§ **Dataset excerpts**

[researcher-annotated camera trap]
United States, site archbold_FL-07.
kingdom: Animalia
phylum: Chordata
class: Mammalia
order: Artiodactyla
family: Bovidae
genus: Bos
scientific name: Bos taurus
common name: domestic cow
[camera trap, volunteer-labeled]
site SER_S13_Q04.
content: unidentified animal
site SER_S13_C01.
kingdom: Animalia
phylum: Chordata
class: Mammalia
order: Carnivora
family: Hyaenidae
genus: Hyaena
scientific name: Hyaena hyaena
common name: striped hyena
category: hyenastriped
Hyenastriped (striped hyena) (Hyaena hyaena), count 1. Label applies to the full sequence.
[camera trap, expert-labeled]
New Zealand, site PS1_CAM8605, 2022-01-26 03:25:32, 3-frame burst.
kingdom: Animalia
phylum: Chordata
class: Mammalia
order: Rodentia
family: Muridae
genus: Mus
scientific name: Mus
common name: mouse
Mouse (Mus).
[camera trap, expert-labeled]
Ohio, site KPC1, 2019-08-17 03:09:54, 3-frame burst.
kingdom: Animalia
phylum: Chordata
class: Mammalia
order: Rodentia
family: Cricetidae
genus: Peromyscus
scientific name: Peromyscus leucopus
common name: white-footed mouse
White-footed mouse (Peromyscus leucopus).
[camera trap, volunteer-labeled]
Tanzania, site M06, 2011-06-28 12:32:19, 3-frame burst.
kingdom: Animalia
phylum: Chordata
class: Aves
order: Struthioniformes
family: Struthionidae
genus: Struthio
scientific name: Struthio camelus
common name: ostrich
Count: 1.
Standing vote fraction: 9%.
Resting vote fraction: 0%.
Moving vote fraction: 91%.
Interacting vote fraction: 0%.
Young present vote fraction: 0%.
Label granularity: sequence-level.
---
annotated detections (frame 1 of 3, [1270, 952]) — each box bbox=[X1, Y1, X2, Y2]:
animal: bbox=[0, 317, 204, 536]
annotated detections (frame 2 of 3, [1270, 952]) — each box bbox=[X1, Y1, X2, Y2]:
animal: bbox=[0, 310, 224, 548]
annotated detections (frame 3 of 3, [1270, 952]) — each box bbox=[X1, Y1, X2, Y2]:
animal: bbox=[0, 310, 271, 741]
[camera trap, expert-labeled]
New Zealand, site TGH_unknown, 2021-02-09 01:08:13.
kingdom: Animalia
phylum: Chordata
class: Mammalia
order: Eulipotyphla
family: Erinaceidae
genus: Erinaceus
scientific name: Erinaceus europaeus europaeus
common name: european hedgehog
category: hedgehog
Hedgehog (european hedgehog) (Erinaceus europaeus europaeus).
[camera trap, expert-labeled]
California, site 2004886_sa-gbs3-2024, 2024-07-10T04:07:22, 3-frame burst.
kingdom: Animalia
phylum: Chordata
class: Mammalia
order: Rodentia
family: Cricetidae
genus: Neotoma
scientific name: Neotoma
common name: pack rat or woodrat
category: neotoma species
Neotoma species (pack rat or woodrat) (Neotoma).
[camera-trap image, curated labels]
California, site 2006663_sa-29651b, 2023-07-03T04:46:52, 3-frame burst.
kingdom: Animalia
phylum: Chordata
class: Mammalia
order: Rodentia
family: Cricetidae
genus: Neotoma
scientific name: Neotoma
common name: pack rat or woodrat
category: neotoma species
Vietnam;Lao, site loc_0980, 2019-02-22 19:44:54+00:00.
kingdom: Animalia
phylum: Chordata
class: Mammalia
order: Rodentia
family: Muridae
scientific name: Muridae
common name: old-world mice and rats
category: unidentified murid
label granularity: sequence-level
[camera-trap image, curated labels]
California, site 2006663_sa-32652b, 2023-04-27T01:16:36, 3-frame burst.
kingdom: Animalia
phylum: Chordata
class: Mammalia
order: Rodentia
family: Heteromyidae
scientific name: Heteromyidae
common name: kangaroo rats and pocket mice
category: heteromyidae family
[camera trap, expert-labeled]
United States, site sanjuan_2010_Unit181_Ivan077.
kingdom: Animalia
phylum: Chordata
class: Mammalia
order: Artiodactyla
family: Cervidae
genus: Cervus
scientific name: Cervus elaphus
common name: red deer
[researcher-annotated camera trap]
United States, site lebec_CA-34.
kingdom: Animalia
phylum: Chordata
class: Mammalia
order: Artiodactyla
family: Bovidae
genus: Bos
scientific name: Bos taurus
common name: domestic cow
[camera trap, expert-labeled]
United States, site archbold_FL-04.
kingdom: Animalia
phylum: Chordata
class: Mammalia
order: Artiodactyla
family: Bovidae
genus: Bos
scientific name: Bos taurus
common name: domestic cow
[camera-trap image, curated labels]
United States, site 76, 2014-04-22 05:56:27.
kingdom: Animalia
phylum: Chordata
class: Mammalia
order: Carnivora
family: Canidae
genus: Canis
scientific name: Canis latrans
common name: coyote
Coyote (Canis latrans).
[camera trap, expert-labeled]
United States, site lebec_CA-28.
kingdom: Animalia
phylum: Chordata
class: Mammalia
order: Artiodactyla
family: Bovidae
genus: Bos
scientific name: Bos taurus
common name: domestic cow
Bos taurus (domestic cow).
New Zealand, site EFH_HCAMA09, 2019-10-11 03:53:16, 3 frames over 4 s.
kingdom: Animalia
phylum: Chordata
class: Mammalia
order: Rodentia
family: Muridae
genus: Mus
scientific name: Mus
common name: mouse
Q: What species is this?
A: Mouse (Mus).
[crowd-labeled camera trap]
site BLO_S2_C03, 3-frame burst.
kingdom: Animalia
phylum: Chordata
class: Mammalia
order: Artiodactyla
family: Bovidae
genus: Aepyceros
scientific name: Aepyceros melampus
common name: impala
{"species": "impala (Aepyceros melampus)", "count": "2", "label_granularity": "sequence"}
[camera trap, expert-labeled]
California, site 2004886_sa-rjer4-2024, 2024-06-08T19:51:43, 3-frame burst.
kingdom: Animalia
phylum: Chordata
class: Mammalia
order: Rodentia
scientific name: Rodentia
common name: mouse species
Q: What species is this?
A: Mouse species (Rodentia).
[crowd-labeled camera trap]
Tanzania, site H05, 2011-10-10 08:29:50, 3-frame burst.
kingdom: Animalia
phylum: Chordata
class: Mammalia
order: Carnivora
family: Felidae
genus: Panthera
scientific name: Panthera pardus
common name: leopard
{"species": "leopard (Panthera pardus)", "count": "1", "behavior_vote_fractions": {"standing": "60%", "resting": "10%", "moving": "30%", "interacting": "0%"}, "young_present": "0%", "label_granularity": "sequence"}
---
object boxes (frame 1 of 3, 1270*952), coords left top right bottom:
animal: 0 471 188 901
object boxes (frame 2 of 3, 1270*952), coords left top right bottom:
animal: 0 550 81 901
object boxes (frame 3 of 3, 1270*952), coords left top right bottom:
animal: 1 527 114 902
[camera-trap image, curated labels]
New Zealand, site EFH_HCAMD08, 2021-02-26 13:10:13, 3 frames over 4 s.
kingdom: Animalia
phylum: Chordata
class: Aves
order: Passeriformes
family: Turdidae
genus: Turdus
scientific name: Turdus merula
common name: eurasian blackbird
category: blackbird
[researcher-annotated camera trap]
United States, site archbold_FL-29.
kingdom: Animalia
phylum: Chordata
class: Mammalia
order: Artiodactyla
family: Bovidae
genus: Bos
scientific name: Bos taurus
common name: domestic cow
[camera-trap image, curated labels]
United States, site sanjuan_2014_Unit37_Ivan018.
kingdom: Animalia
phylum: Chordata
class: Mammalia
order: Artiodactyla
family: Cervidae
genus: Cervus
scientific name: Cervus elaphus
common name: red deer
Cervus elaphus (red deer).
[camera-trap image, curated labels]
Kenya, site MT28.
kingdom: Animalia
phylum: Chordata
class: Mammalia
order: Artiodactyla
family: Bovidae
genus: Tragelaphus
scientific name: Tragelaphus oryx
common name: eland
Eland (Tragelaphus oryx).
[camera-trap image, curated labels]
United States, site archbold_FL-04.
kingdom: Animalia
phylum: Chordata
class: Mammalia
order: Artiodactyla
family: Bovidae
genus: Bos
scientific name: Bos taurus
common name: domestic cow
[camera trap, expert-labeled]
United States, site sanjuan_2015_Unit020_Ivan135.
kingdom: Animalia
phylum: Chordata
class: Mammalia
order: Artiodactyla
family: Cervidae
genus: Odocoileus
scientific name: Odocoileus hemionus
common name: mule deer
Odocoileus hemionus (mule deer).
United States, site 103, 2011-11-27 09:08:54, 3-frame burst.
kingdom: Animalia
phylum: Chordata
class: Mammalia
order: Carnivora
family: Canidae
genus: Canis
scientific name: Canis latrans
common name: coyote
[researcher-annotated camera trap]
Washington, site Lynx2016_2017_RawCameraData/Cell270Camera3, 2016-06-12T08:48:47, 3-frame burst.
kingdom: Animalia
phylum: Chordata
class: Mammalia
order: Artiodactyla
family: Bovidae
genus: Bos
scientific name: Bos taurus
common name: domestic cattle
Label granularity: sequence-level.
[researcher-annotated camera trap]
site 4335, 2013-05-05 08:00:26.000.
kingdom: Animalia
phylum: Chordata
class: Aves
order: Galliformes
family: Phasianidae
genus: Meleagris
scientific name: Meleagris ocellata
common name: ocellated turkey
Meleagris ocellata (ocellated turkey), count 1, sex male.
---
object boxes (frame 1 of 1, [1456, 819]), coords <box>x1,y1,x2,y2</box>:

§ **Exercise prompt**
Lines holding the string "impala": find them in the listing above and copy each one.

§ **Answer section**
common name: impala
{"species": "impala (Aepyceros melampus)", "count": "2", "label_granularity": "sequence"}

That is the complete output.